Con la decisione 2005/718/CE (2), la Commissione ha pubblicato nella Gazzetta ufficiale dell’Unione europea i riferimenti di sette norme europee riguardanti la sicurezza dell’attrezzatura da ginnastica.

(6)

Le suddette sette norme europee riguardanti la sicurezza dell’attrezzatura da ginnastica di cui alla decisione 2005/718/CE della Commissione non sono sostenute da un mandato della Commissione adottato in conformità dell’articolo 4, paragrafo 1, della direttiva 2001/95/CE.

(7)

Una di queste norme, la EN 913:1996, è stata sostituita da una nuova versione, la EN 913:2008. La nuova versione è stata adottata in seguito all’entrata in vigore della direttiva 2001/95/CE e di conseguenza non è possibile pubblicarne il riferimento nella Gazzetta ufficiale dell’Unione europea senza un mandato della Commissione contenente requisiti di sicurezza specifici.

(8)

Al fine di valutare la conformità della nuova versione e di qualunque versione successiva delle norme europee in materia di attrezzatura da ginnastica all’obbligo generale di sicurezza della direttiva 2001/95/CE è necessario ripristinare la procedura di cui all’articolo 4 della suddetta direttiva.

(9)

La Commissione deve pertanto determinare dei requisiti di sicurezza specifici per l’attrezzatura da ginnastica per poi affidare agli organismi europei di normalizzazione l’incarico di elaborare, in base a detti requisiti, norme europee pertinenti in materia di attrezzatura da ginnastica.

(10)

Non appena le norme in questione sono disponibili, e a patto che la Commissione decida di pubblicarne il riferimento nella Gazzetta ufficiale dell’Unione europea secondo la procedura di cui all’articolo 4, paragrafo 2, della direttiva 2001/95/CE, l’attrezzatura da ginnastica gode di una presunzione di conformità agli obblighi generali di sicurezza di cui alla direttiva per quanto riguarda i requisiti di sicurezza definiti da dette norme.

(11)

Le disposizioni della presente decisione sono conformi al parere del comitato istituito dall’articolo 15 della direttiva 2001/95/CE,

HA ADOTTATO LA PRESENTE DECISIONE:

Articolo 1

Ai fini della presente decisione, per «attrezzatura da ginnastica» si intende l’attrezzatura utilizzata per allenamenti, esercizi o gare, sia in gruppo che individuali. Detta attrezzatura è posizionata sul pavimento o è fissata al soffitto, al muro o a una struttura fissa di altro tipo. È installata in maniera permanente o si può spostare e modificare per l’uso.

Articolo 2

I requisiti specifici di sicurezza ai quali le norme europee concernenti i prodotti di cui all’articolo 1 devono conformarsi in forza dell’articolo 4 della direttiva 2001/95/CE sono illustrati nell’allegato della presente decisione.

Articolo 3

La presente decisione entra in vigore il ventesimo giorno successivo alla pubblicazione nella Gazzetta ufficiale dell’Unione europea.

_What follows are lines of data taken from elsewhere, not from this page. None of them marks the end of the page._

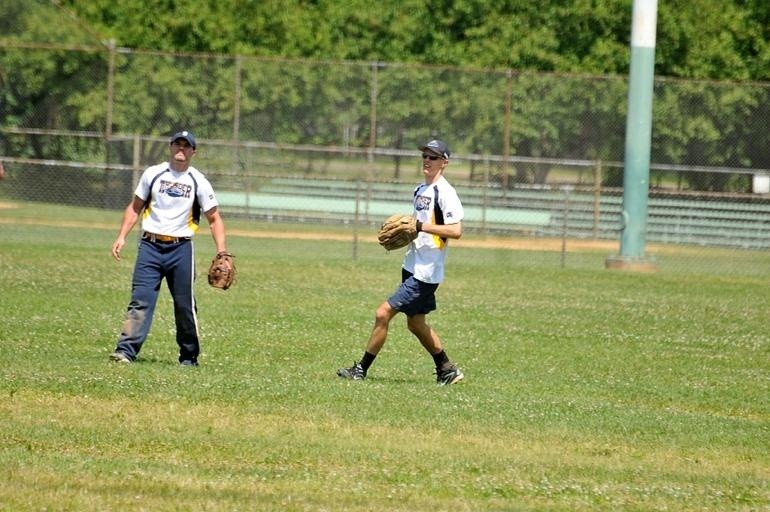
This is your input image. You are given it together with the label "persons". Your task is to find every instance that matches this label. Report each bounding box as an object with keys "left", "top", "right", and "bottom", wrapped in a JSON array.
[
  {"left": 110, "top": 131, "right": 236, "bottom": 367},
  {"left": 336, "top": 139, "right": 464, "bottom": 386}
]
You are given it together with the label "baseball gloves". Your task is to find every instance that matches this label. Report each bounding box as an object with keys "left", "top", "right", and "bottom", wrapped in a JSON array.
[
  {"left": 208, "top": 252, "right": 237, "bottom": 289},
  {"left": 379, "top": 213, "right": 418, "bottom": 250}
]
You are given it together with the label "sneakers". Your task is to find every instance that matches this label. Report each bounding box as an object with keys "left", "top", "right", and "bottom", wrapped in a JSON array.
[
  {"left": 179, "top": 359, "right": 199, "bottom": 367},
  {"left": 335, "top": 359, "right": 367, "bottom": 383},
  {"left": 431, "top": 362, "right": 465, "bottom": 387},
  {"left": 108, "top": 351, "right": 132, "bottom": 365}
]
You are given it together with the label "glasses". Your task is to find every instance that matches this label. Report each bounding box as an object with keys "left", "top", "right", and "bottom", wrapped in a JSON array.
[{"left": 421, "top": 153, "right": 445, "bottom": 163}]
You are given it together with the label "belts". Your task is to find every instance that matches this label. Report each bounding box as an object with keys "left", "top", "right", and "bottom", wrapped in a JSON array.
[{"left": 143, "top": 232, "right": 180, "bottom": 242}]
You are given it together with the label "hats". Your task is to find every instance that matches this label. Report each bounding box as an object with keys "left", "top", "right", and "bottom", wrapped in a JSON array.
[
  {"left": 416, "top": 139, "right": 451, "bottom": 162},
  {"left": 170, "top": 130, "right": 197, "bottom": 148}
]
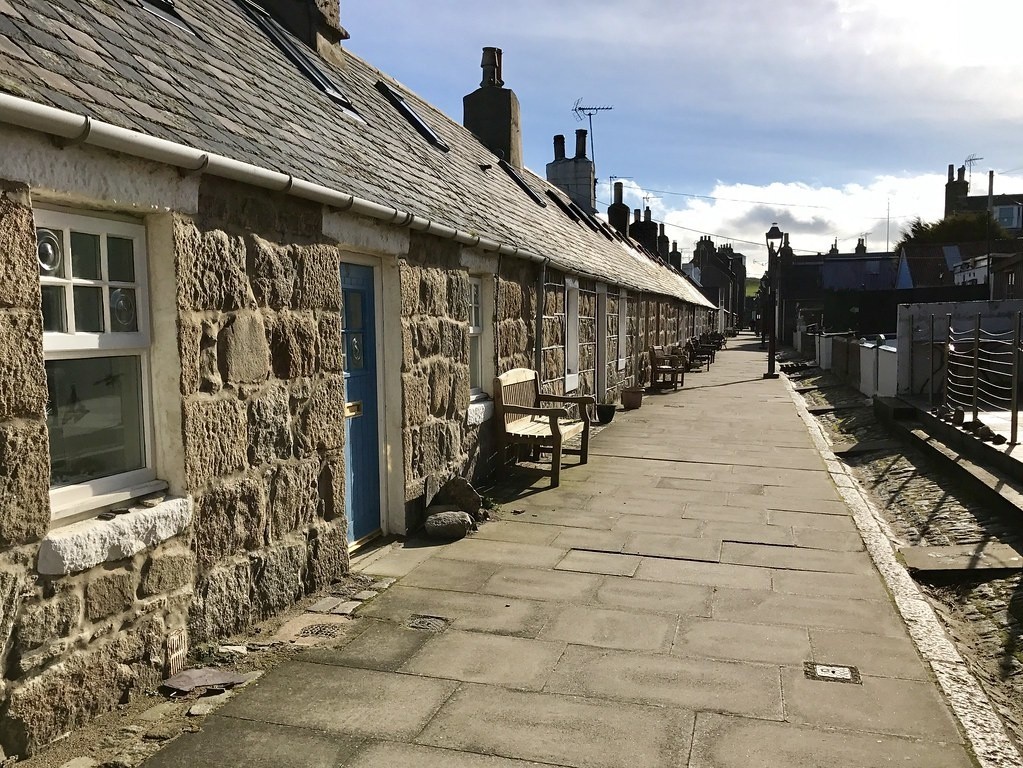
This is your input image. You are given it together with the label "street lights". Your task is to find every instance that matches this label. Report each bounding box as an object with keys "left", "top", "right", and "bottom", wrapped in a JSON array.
[
  {"left": 763, "top": 221, "right": 785, "bottom": 378},
  {"left": 754, "top": 275, "right": 768, "bottom": 344}
]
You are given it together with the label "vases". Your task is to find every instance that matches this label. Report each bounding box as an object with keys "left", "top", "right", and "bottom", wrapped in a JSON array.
[{"left": 622, "top": 386, "right": 645, "bottom": 409}]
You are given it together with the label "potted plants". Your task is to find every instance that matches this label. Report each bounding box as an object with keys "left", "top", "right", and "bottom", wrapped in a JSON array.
[{"left": 594, "top": 392, "right": 619, "bottom": 424}]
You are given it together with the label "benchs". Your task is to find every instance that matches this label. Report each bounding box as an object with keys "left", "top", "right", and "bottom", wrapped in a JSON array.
[
  {"left": 687, "top": 331, "right": 726, "bottom": 371},
  {"left": 650, "top": 345, "right": 684, "bottom": 391},
  {"left": 494, "top": 368, "right": 594, "bottom": 489},
  {"left": 724, "top": 326, "right": 740, "bottom": 337}
]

Fatto a Bruxelles, il 27 luglio 2011.

Per la Commissione

Il presidente

José Manuel BARROSO


(1)   GU L 11 del 15.1.2002, pag. 4.

(2)   GU L 271 del 15.10.2005, pag. 51.


ALLEGATO

REQUISITI SPECIFICI DI SICUREZZA PER ATTREZZATURA DA GINNASTICA

Parte I

Prodotto e definizione

L’attrezzatura da ginnastica interessata dal presente mandato è l’attrezzatura utilizzata per allenamenti, esercizi o gare, sia in gruppo che individuali. Detta attrezzatura è posizionata sul pavimento o è fissata al soffitto, al muro o ad una struttura fissa di altro tipo. È installata in maniera permanente o si può spostare e modificare per l’uso.

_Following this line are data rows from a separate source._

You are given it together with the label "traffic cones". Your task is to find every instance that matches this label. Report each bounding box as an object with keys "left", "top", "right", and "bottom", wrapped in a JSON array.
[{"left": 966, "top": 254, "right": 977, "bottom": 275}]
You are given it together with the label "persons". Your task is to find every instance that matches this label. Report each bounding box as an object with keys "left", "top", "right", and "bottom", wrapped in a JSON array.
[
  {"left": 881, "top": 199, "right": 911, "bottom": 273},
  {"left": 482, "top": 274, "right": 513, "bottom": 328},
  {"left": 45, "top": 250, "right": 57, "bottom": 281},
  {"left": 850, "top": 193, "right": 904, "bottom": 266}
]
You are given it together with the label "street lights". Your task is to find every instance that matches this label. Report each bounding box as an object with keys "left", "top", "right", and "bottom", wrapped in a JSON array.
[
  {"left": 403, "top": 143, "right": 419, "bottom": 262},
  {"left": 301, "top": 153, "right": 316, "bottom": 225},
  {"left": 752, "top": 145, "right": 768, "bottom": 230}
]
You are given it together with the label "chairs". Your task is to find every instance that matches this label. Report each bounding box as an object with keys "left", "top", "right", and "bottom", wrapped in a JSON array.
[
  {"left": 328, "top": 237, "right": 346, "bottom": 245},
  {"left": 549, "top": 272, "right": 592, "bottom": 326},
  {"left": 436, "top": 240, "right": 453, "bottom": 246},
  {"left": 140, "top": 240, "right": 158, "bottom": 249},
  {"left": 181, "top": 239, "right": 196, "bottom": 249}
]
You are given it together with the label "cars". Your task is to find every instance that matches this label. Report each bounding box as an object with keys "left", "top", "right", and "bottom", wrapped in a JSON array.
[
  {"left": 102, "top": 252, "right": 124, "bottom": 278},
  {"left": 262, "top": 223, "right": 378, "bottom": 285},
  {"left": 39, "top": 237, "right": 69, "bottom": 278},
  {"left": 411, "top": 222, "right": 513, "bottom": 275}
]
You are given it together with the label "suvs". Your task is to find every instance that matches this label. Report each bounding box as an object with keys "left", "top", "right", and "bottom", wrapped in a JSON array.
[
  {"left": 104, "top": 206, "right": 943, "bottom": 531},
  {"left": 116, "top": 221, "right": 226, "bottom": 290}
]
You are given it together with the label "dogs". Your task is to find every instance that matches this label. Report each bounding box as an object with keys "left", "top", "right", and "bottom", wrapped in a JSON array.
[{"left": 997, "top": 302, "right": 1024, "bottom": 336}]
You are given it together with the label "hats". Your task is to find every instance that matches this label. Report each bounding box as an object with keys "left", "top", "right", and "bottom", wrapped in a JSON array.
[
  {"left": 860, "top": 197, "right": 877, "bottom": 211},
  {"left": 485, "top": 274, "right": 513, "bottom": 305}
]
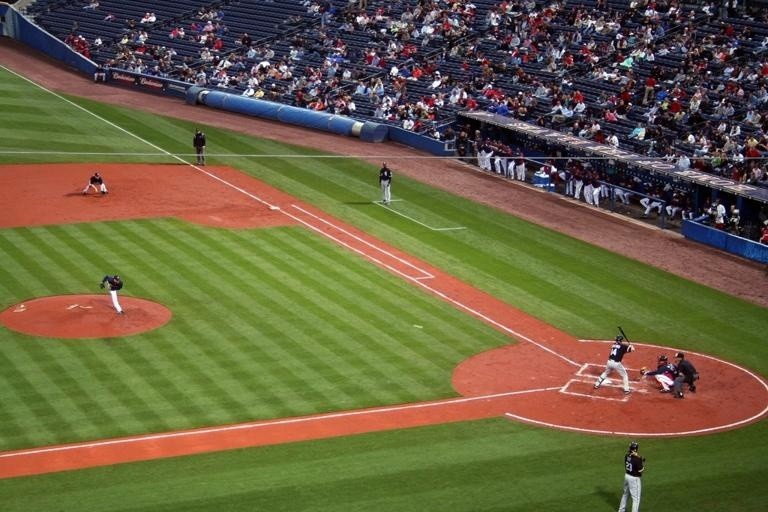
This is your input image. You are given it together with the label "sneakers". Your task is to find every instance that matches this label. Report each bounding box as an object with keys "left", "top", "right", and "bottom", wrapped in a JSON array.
[{"left": 659, "top": 384, "right": 696, "bottom": 398}]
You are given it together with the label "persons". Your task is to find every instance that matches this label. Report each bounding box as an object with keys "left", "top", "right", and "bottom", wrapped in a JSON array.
[
  {"left": 83, "top": 173, "right": 108, "bottom": 194},
  {"left": 639, "top": 355, "right": 678, "bottom": 393},
  {"left": 168, "top": 7, "right": 299, "bottom": 101},
  {"left": 591, "top": 335, "right": 635, "bottom": 394},
  {"left": 563, "top": 156, "right": 767, "bottom": 244},
  {"left": 193, "top": 128, "right": 206, "bottom": 165},
  {"left": 68, "top": 2, "right": 177, "bottom": 77},
  {"left": 379, "top": 161, "right": 393, "bottom": 204},
  {"left": 672, "top": 352, "right": 700, "bottom": 398},
  {"left": 617, "top": 443, "right": 645, "bottom": 512},
  {"left": 98, "top": 274, "right": 125, "bottom": 314},
  {"left": 294, "top": 1, "right": 767, "bottom": 187}
]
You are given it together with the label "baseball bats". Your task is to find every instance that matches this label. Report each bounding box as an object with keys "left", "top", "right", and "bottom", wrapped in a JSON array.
[{"left": 618, "top": 326, "right": 634, "bottom": 352}]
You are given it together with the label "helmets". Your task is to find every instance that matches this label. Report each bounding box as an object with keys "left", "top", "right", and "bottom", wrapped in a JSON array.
[
  {"left": 673, "top": 352, "right": 684, "bottom": 358},
  {"left": 630, "top": 442, "right": 638, "bottom": 451},
  {"left": 616, "top": 335, "right": 623, "bottom": 342},
  {"left": 656, "top": 354, "right": 668, "bottom": 364}
]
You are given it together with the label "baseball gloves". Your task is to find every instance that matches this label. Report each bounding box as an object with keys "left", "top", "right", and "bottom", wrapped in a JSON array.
[{"left": 639, "top": 366, "right": 648, "bottom": 375}]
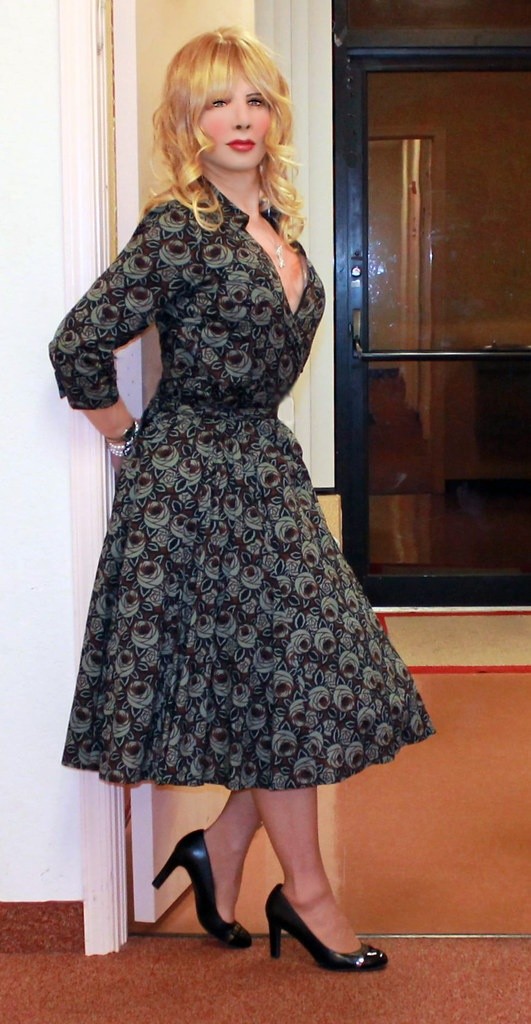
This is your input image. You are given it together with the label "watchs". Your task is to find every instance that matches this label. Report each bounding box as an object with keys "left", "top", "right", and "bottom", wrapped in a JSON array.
[{"left": 105, "top": 420, "right": 136, "bottom": 442}]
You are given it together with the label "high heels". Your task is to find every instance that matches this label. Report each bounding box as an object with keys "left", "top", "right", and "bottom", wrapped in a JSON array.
[
  {"left": 152, "top": 829, "right": 251, "bottom": 948},
  {"left": 265, "top": 883, "right": 388, "bottom": 971}
]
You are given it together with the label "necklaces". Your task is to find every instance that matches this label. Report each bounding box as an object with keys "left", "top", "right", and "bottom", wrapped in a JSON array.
[{"left": 268, "top": 239, "right": 286, "bottom": 269}]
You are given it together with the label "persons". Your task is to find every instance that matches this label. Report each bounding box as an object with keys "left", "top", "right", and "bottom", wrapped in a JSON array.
[{"left": 47, "top": 25, "right": 437, "bottom": 974}]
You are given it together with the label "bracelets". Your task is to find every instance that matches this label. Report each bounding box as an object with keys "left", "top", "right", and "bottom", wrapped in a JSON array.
[{"left": 109, "top": 421, "right": 139, "bottom": 457}]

Per alcuni tipi specifici di attrezzatura da ginnastica i requisiti generali sono integrati da ulteriori requisiti di sicurezza.

Parte II

A.   Requisiti generali di sicurezza

I prodotti devono conformarsi all’obbligo generale di sicurezza di cui alla direttiva 2001/95/CE ed essere «sicuri» ai sensi dell’articolo 2, lettera b). In particolare, il prodotto è sicuro nelle condizioni di utilizzo normali e ragionevolmente prevedibili, compresi la conservazione in deposito, il trasporto sicuro verso il deposito, l’installazione e la manutenzione, lo smantellamento, e per la sua durata d’uso. Il prodotto è sicuro anche per gli utilizzatori professionisti (ad esempio istruttori ed insegnanti).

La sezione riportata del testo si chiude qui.